I guess I’m just too in love with “Love” to ever see myself doing that. I’ve never been able to see myself cheating for 4 reasons: #1 karma is a bitch and everything you do always comes back tenfold. I dont need that type of bad mojo hanging over me. #2 I’ve been on the receiving end of being cheated on and I know how that made me feel. It nearly killed me. I would never want to inflict that kind of pain and anguish on anyone else. #3 Im too afraid of getting caught. I’m a terrible liar (contrary to most women) especially with matters of the heart, even if I could say it and get away with it one look in my face and it would be all over. And #4 Folks is crazy as hell! Ive seen people get shot over stepping on tennis shoes by accident. Love can make a sane person INsane and do things that they wouldn’t normally do. I’ll be damned if I want to be a blurb in someone’s newspaper under the tagline “Crime of Passion”. Better yet, I don’t want to have to go to jail for killing a mofo in self defense. Shit, I’m too pretty to be in jail LOL! But seriously, its too many people out here looking for “just a good time” if that’s all you want, why take the risk of shattering someone else’s world simply bc you want to be a greedy sonofabitch and have your cake and eat it too?? Everything done in the dark will eventually come to light. Just like now, my sister just recently got divorced after 20 years of marriage and just found out that her husband, (the sonofabitch bastard that he is), cheated on her the ENTIRE time they were married! WTF! I always knew he was an ass but even I didn’t think he was that much of an ass. And even though they were going thru a divorce it still devastated her. I mean 20 years and 4 kids and he cheated the whole time?? She was crushed but she kept it together and I applaud her for that. Me? Id be in jail for murder right now. Real talk.
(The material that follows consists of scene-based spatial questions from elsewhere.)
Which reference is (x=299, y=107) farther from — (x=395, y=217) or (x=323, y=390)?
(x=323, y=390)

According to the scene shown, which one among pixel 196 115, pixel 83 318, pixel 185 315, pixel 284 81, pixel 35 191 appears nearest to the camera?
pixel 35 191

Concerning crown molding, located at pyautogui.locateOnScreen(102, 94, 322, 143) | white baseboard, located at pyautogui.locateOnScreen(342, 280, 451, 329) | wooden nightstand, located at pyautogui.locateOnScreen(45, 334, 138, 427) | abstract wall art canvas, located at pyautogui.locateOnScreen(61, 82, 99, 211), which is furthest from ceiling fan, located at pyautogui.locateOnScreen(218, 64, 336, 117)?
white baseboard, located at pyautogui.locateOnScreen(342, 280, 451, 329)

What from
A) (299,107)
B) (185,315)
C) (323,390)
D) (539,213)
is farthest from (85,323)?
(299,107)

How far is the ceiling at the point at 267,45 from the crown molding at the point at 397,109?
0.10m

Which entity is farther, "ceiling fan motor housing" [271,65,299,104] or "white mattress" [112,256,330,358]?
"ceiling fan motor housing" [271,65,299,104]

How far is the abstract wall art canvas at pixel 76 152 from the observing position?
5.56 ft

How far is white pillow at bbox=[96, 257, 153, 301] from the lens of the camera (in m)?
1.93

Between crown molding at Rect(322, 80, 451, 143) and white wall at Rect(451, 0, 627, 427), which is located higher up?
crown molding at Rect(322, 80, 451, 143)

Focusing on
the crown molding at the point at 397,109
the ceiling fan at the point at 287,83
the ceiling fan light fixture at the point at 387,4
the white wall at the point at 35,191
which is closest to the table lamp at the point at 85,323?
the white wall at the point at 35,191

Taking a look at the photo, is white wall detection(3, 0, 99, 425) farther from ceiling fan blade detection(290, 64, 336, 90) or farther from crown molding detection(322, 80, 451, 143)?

Anyway, I’m gonna bring this rant to a close. All I’m saying people is if you’re going to make a commitment, be a man/woman and honor that commitment. And if there comes a time when you feel that you no longer can then at least have enough compassion and respect for the other person to simply say “this is no longer what I want, I’m sorry” and walk away. While that may hurt them I’m sure that pain will be a helluva lot less than the pain of finding out they are being cheated on. Do unto others as you would have them do unto you. Plain and simple.
SN: Every time I talk to him I feel another flutter. Damn. What the hell is happening?